Model Initialization
authman opened this issue · comments
If possible, could you please share the exact initialization parameters passed into ReXNetV1
in order to create ReXNetV1_2.0? The options (and defaults) are:
- input_ch=16
- final_ch=180
- width_mult=1.0
- depth_mult=1.0
- classes=1000
- use_se=True
- se_ratio=12
- dropout_ratio=0.2
- bn_momentum=0.9
My understanding is that width_mult should be set to 2. However doing so and them attempting to load the provided model weights for the -2.0 model results in many unaligned saved weights vs declared model weights.
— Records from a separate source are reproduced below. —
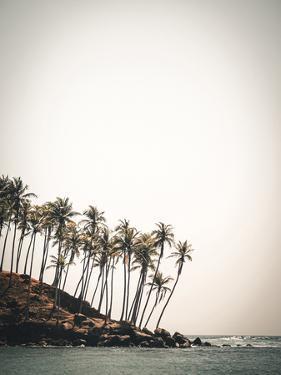 Palm Shores by Florian Schleinig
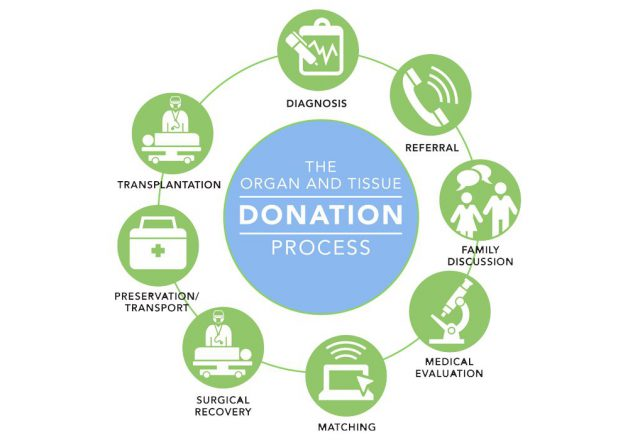 Organ Donation Process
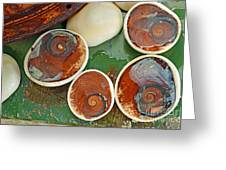 Snail Stones Greeting Card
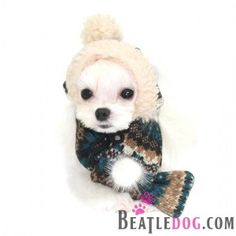 beatledog puppyzzang dog inca inspired knit hat or scarf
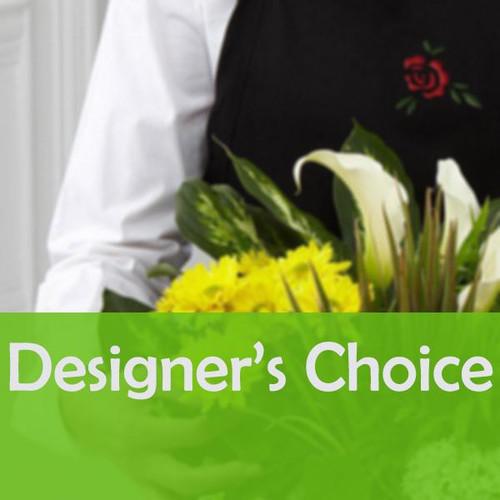 Dish Garden - Designer's Choice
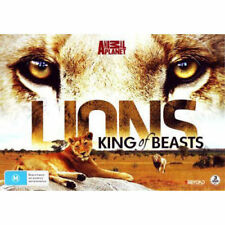 Lions: King Of Beasts - Region 4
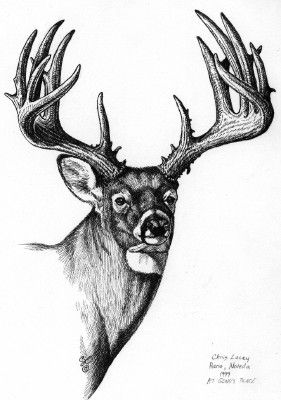how to draw a simple elk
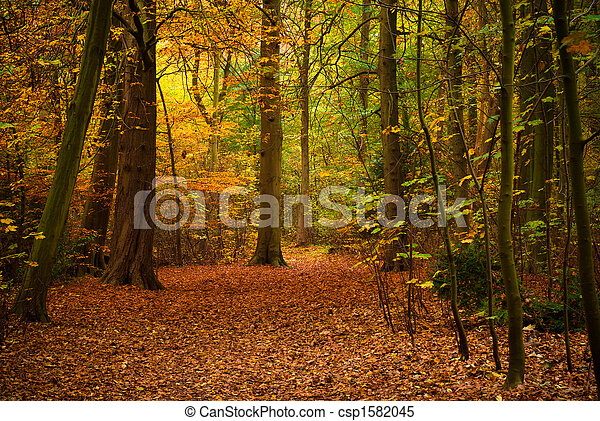 autumn in the forest - csp1582045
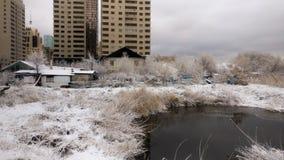 Ландшафт озера зим Стоковые Фотографии RF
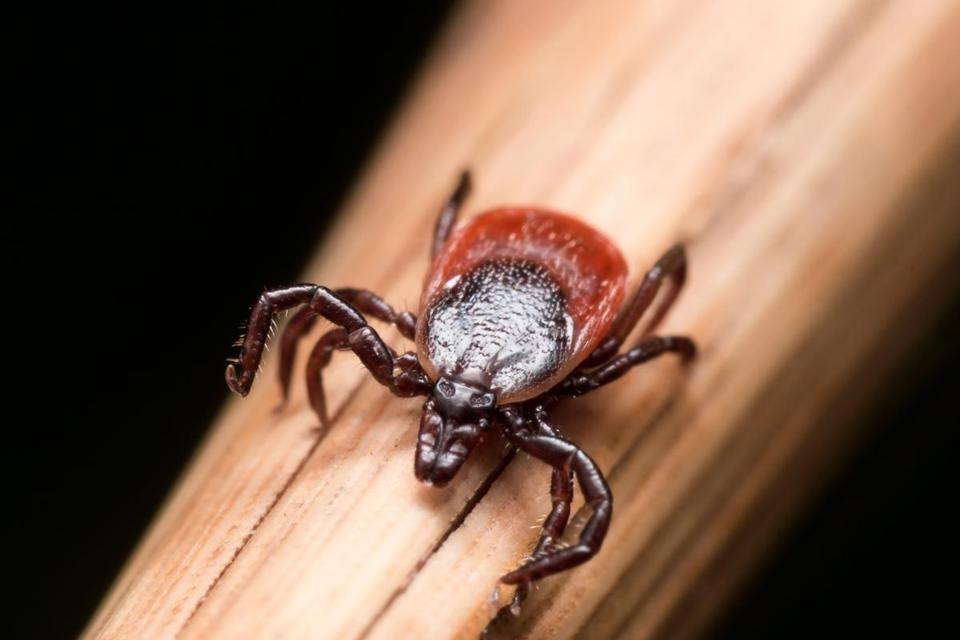 Many variables affect tick population size, but even one tick still poses risks.
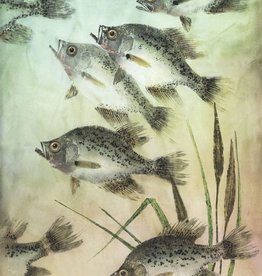 Ken Dara Speckled Perch (Gyotaku Giclee, 24x36, Framed, Signed)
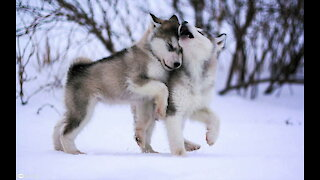 Baby Alaskan Malamute Cutest and Funniest Moments New Compilation 😍|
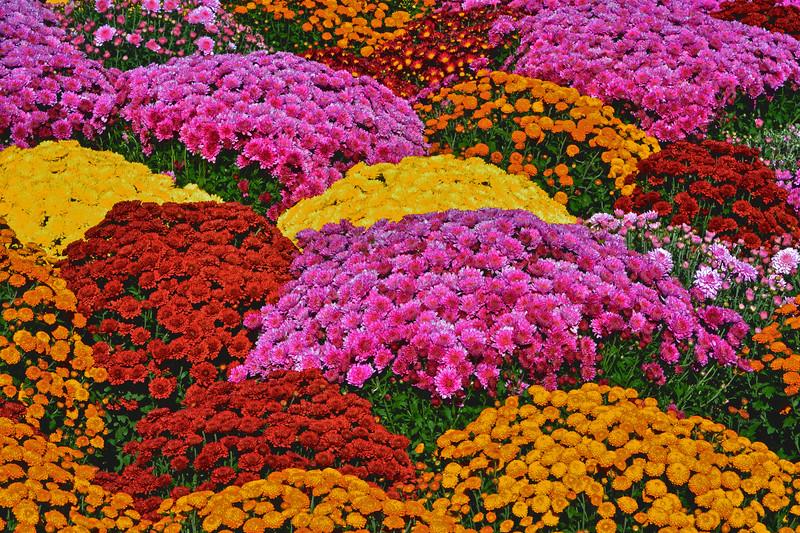 Chrysantemum ColorJoy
The paper isn't straightforward in providing guidance in this regard either, but that can be resolved easily, I think, the way ResNet and EfficientNet have convenience methods to build each version of their network, e.g.: https://github.com/pytorch/vision/blob/master/torchvision/models/resnet.py#L232
Actually, this is my mistake. Just realized my input_ch
was altered. For now, I'll leave the issue up though, should in case it's decided to create the convenience methods. I think they can still serve a purpose :-).
@authman Sorry for your inconvenience. Width_mult and depth_mult are the only tunable hyper-parameters and we provided the pretrained models with respect to width_mult in this version.
Providing convenience methods as those in ResNet would be helpful to use our model. Thanks for the suggestion.